My only complaint with this film is that some of the flashbacks are not clearly delineated as such. With most, it becomes easy enough for the viewer to realize that we are now in the past, there was one that left me confused as it showed Gi-joon standing by a bus watching an insane prostitute being harrassed by street urchins.  Gi-joon’s clothes in that scene are quite good and I thought it was happening in the present but in fact what we saw must have occured as he left Mujin the first time as the scene switches to him still on the bus. It is a confusing moment.

However, don’t let that one point deter you from watching the film when you get the chance. It is part of the Kim Soo-yong Box Set and, while pricey, is well-worth seeking out. 

Below, you can hear the title song of this movie, Mist, sung by Jeong Hoon-hee is 1967. Even if you can’t understand it, it has a beautiful, haunting melody and is very relaxing.

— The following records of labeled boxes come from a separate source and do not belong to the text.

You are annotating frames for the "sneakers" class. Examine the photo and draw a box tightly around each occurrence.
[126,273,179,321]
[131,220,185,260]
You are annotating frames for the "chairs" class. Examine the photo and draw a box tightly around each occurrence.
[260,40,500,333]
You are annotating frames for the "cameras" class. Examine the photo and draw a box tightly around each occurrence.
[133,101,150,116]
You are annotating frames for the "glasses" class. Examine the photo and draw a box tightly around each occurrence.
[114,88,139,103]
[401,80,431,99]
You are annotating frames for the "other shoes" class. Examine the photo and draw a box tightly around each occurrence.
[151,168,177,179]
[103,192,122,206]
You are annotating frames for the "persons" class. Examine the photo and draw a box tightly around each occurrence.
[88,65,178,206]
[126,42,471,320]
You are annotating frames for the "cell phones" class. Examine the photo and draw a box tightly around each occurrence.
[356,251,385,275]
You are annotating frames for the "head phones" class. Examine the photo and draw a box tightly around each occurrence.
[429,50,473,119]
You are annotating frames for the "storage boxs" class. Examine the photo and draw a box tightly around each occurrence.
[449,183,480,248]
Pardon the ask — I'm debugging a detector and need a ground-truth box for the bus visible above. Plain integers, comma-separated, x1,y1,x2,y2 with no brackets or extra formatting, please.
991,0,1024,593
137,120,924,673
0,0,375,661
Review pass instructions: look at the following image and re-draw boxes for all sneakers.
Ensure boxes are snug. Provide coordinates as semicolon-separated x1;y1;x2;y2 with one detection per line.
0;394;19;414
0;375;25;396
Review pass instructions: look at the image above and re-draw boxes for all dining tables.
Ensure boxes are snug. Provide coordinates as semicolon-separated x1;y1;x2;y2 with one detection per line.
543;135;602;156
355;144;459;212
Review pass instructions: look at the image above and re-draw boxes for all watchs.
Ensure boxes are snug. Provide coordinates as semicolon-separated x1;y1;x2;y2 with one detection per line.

2 Responses to “Mist (1967)”

  1. Adam Hartzell Says:

    I loooooooooooved this movie when I saw it in Udine in 2003!!! One of my faves from the 60’s!

  2. Tom Says:

    While working on the index of Jo Moon-jin’s films for tomorrow’s post, I just came across a remake of Mist. In 1974, Jo Moon-jin, remade Mist as Ecstasy. Ecstasy was available on VHS during the 80s, but has not made it to DVD. I wonder how the two compare.